Georgetown University, a Jesuit college located in Washington, D.C., has decided to allow a student group to distribute condoms on campus. This move differs from a previous decision made by Georgetown's sister Jesuit school, Boston College, to stop the promotion of safe sex on campus because it went against the university's religious values.
Georgetown, the oldest and first Jesuit university in the nation, announced that it will not be stopping H*Yas for Choice, an independent student group advocating pro-choice and pro-safe sex, from distributing condoms to students on campus. The student group offers an online form to fellow students seeking to have condoms distributed at their party or event; the students then may either pick up their condoms or have them delivered.
"H*yas for Choice is not an organization with access to university benefits and does not use university resources," Rachel Pugh, director of media relations at Georgetown, said in a statement. "We respect the rights of our students to join outside groups as individuals and believe this activity falls within that context."
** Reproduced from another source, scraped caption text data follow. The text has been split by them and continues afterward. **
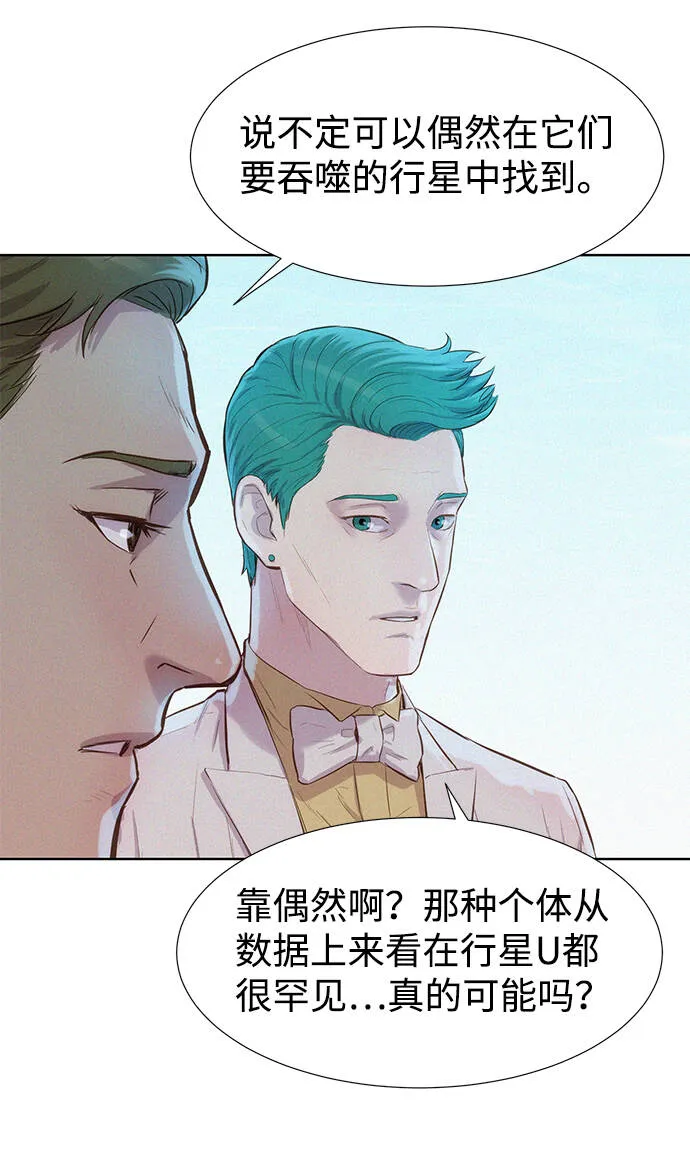 第252页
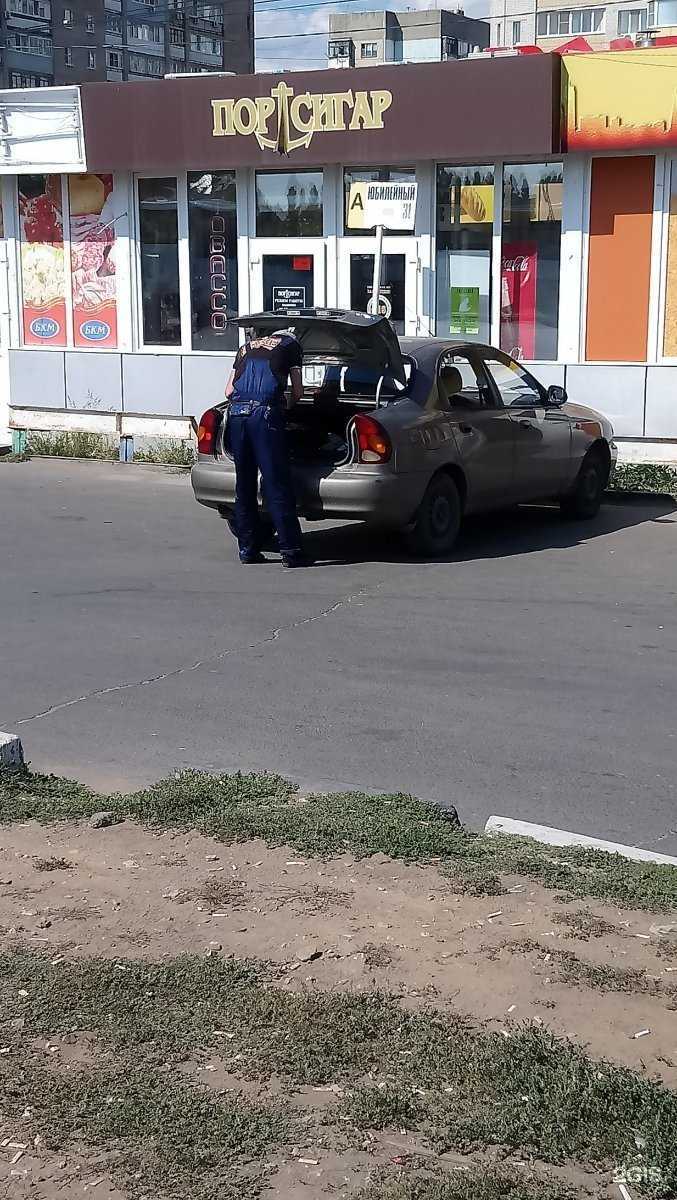 Отзывы на компанию Sherlock в г. Саратов c фото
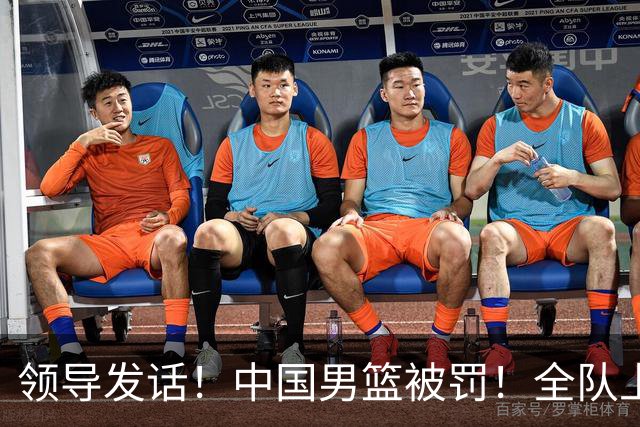 领导发话！中国男篮被罚！全队上下都要写总结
One student, Andrew Schilling, told the local student newspaper, the Georgetown Voice, that he doesn't think the group's condom distribution has a positive impact on the university's already growing "hook-up culture." "Hoyas do not need more contraception, or a more efficient method of distributing them," Schilling said. "Unfortunately, the proposed plan does nothing to tackle the urgent problems of Georgetown's current hook-up culture, like the high rate of sexual violence committed against women."
Earlier this year, Boston College was faced with a similar dilemma of allowing condoms and "safe sex materials" distributed on campus by the student-run group "Safe Sites." The university ultimately decided to ban the group from distributing condoms in any of its 18 dorm locations on campus.
"The distribution of condoms is not congruent with our values and traditions," Boston College's Dean of Students Paul Chebator and Director of Residence Life George Arey said in an email to students earlier this year.
"We do need to advise you that should we receive any reports that you are, in fact, distributing condoms on campus, the matter would be referred to the student conduct office for disciplinary action by the university," the email continued, adding that the university has a "responsibility to protect the values and traditions of Boston College as a Jesuit, Catholic institution."